Gran Bretagna: l'inflazione non scende, e non è la sola cattiva notizia
- di: David Lewis
Ogni mattina, aprendo i giornali, i britannici incrociano le dita nella speranza di non leggere cattive notizie, come forse accade ovunque. Ma nel Regno Unito sta diventando una cosa troppo frequente perché non la si avverta quotidianamente, quasi fosse una certezza.
Se non sono i rincari delle bollette, c'è la conferma che la qualità dell'ambiente è scadente, persino perché qualche genio ha pensato di scaricare dei liquami fortemente inquinanti dove non avrebbe dovuto.
Probabilmente, per non restare perennemente delusi dall'andamento generale, dovremmo rassegnarsi ad aspettare, serenamente, tempi migliori.

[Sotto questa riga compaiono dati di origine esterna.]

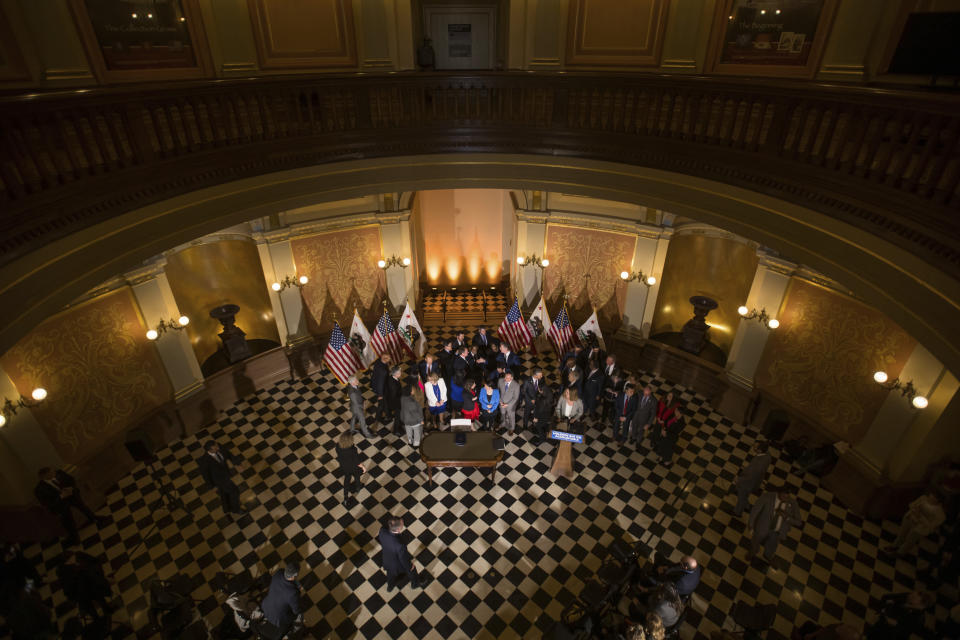 Gov. Gavin Newsom shakes hands with legislators and state officials in the Capitol rotunda in Sacramento before signing a bill aimed at addressing gas price gouging, Tuesday, March 28, 2023, in Sacramento, Calif. (Xavier Mascareñas/The Sacramento Bee via AP)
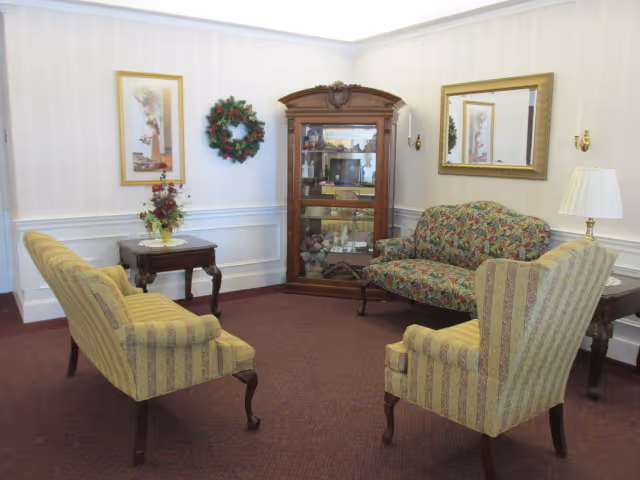 A cozy sitting area in a retirement community featuring two striped armchairs and a floral patterned loveseat arranged around a small wooden side table with a floral arrangement. A wooden display cabinet with glass doors stands against the wall, flanked by a framed picture and a decorative wreath. A large mirror hangs on the adjacent wall above another side table with a lamp. The room has white walls with chair rail molding and a carpeted floor.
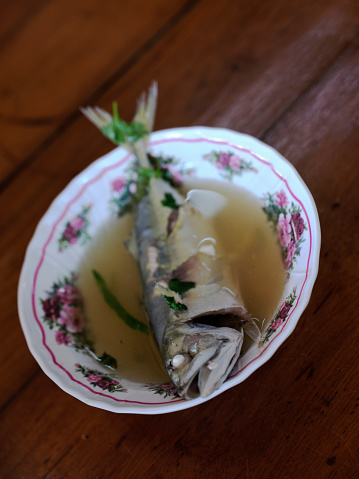 Thai street food ,  clear spicy hot & sour soup (Tomyum) with boiled asian red tail cat fish fillet and herb .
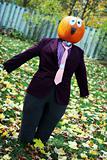 Pumpkin person in a suit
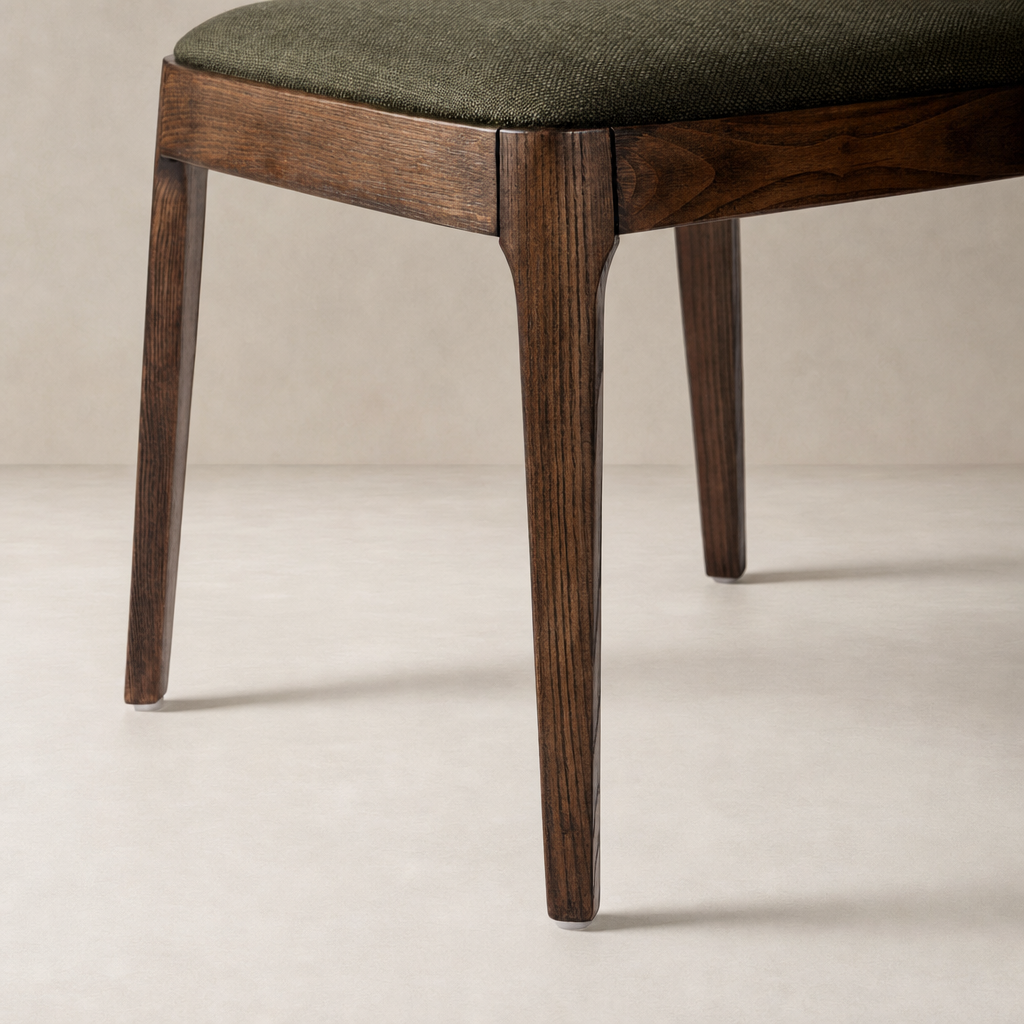Rhys Armless Dining Chair in Bilton Olive with dark wooden legs and textured upholstery.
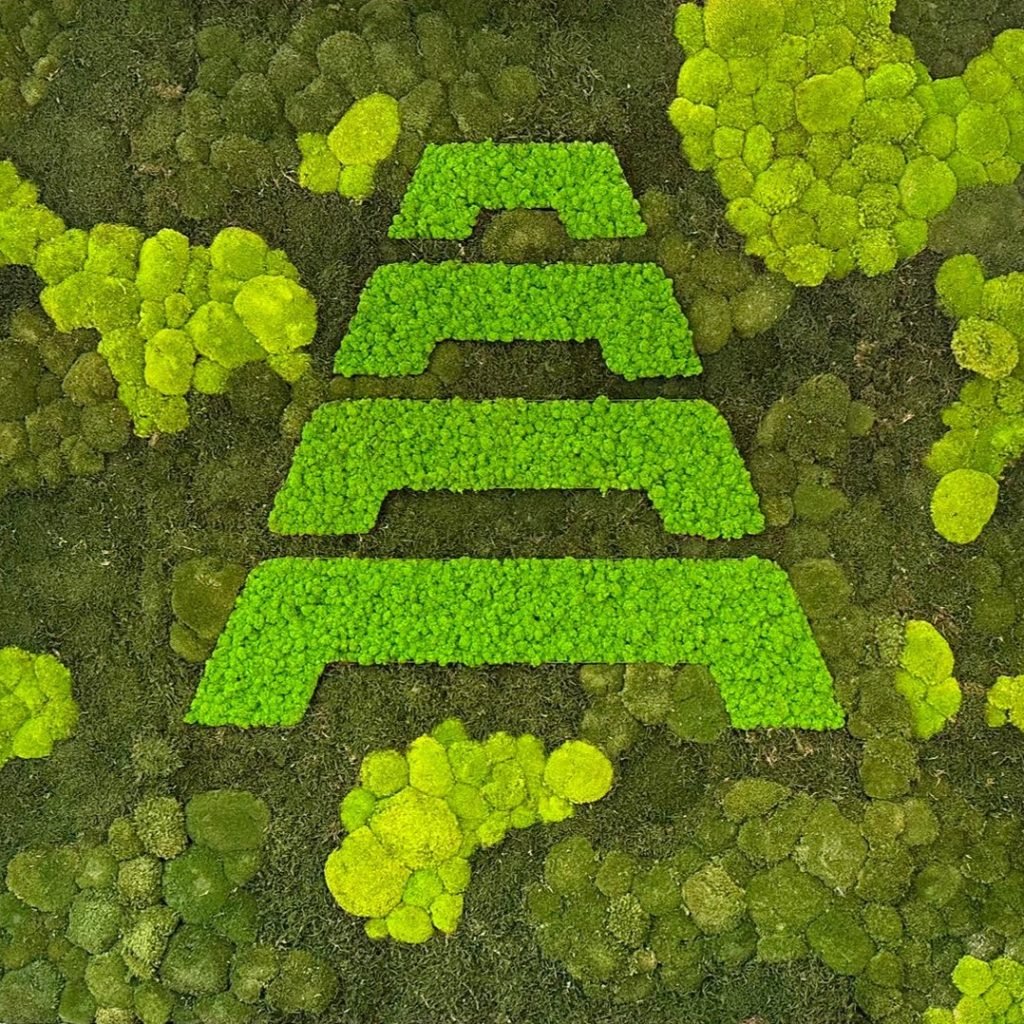 A bespoke mixed nordik moss wall with a logo for aspect aberdeen
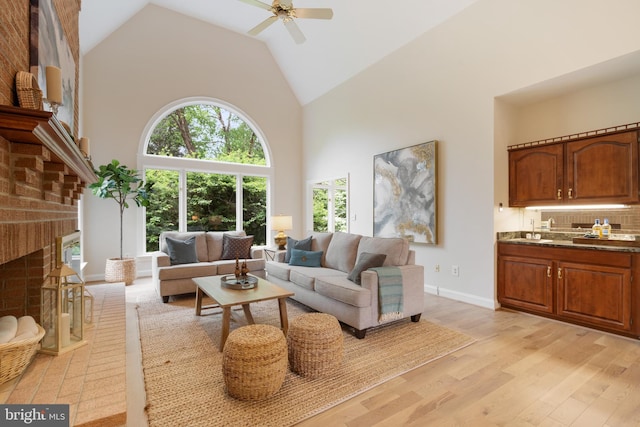 10928 Woodland Falls Dr, Great Falls, VA 22066 - living area featuring high vaulted ceiling, light wood-type flooring, a ceiling fan, a fireplace, and baseboards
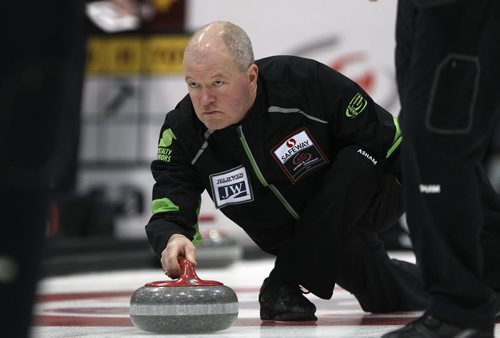 Draw 2 of the 2014 Safeway Championships at the MTS Iceplex in Winnipeg Wednesday morning  Skip Mark Lukowich from the West Kildonan CC yells instructions during play against  Randy Neufeld from the Pembina CC - See Paul Wiecek story- Jan 29, 2014   (JOE BRYKSA / WINNIPEG FREE PRESS)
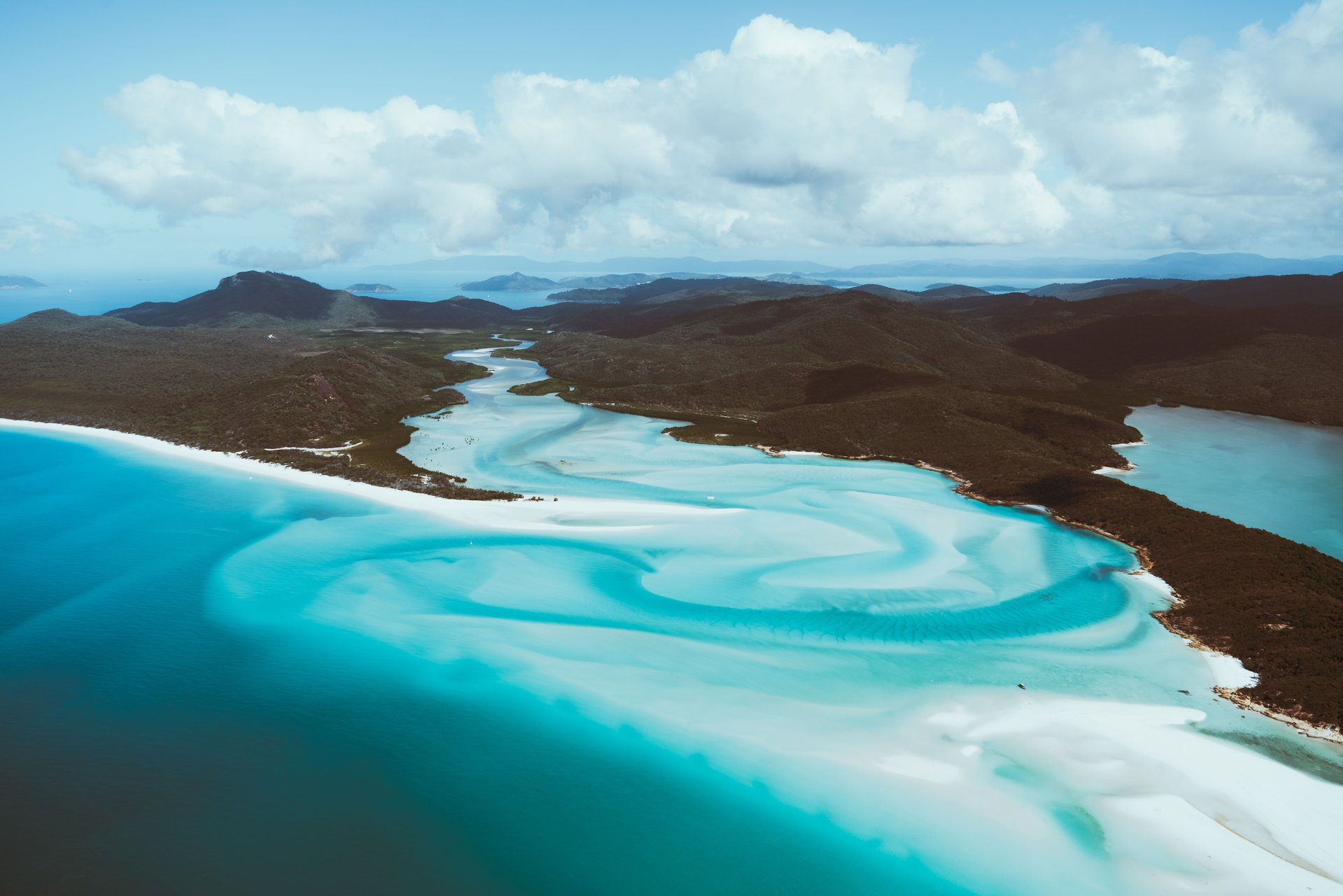 Aerial view of Whitsunday Islands' turquoise waters and swirling white sands under a partly cloudy sky. Lush green hills surround the bay.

E, se magari ti convinci a farlo, a riportarti nella dura realtà dei numeri, con la notizia che il Regno Unito è, tra i Paesi economicamente più forti dell'Occidente (il G7), quello che ha l'inflazione più alta.
Gran Bretagna: l'inflazione non scende, e non è la sola cattiva notizia
A settembre è stata del 6,7%, più che nel resto d'Europa e, tanto per essere precisi, quasi il doppio degli Stati Uniti. Ora a ricetta per combattere l'inflazione è la stessa un po' ovunque (con qualche eccezione, come il Giappone): alzare i tassi di interesse per raffreddare la spirale dei prezzi.
Lo ha fatto la statunitense Federal Reserve, allo stesso modo della Banca Centrale Europa.
Lo ha fatto anche la Banca d'Inghilterra, ma senza fare altro che rallentare, e nemmeno di molto, l'inflazione. Con il solo risultato che gli stipendi non ce la fanno a stare al passo con il costo della vita che, con qualche ''isola felice'' tra i beni di largo consumo, continua a restare alto e, di conseguenza, a rendere sempre più esigua la possibilità della gente di comprare non solo quel che serve, nel timore di intaccare i risparmi.
Ma c'è poco da mettere da parte se il costo dei carburanti resta proibitivo e, per chi ha grandi sogni, come acquistare una casa, accostarsi ad una banca per chiedere credito è diventato un azzardo visto che i mutui ipotecari sono ai livelli più alti da molti anni a questa parte.
Ma, siccome queste sono notizie che, purtroppo, ci accompagnano da molti mesi, ci fai l'abitudine. Meno al fatto di leggere (ne ha scritto The Guardian) che le carceri britanniche sono costrette a ricorrere a misure che limitano la relativa libertà dei detenuti per il semplice motivo che non possono fare altrimenti per carenza di personale.
Si chiamano ''misure rosse'' e vengono considerate l'ultima risorsa per restituire le carcere alla normalità. Ma, se il numero del personale è insufficiente a garantire la sicurezza della struttura, ecco che i detenuti devono affrontare dei divieti alla loro normale giornata. A cominciare dalla negazione dell'accesso alle attività lavorative, ma anche alla biblioteca o ai programmi di riabilitazione. Una cosa che, dicono gli esperti citati dal quotidiano, porta ad una ''cultura della disperazione''. Né altrimenti potrebbe essere per qualcuno che, come ha raccontato un detenuto del carcere di Doncaster, è stato rinchiuso per 23,5 ore al giorno senza potere fruire della doccia.
Chi ha avuto la fortuna di non ''frequentare'' le carceri britanniche ne ha l'immagine che ci arriva dai film. Ma si tratta di una realtà romanzata che nulla ha a che fare con quello che realmente accade oltre la cinta e il filo spinato. Ricorrere a forme di coercizione del detenuto non per sue colpe, ma perché il sistema non è in grado di fare il proprio lavoro, è una sconfitta per tutti. Perché chi esce da un reclusorio arrabbiato per le ingiustizie patite è solo un soggetto pronto ad esplodere.
Anche i numeri raccontano questa verità. La scorsa settimana, la popolazione carceraria ha superato le 88.000 unità, il numero più alto mai registrato in Inghilterra e Galles. Quindi l'applicazione dei ''regimi rossi'' non sono una eccezione, ma la diretta conseguenza del numero sempre crescente della popolazione carceraria e di un sistema a cui è stato chiesto di ''fare troppo, con troppo poco, per troppo tempo”.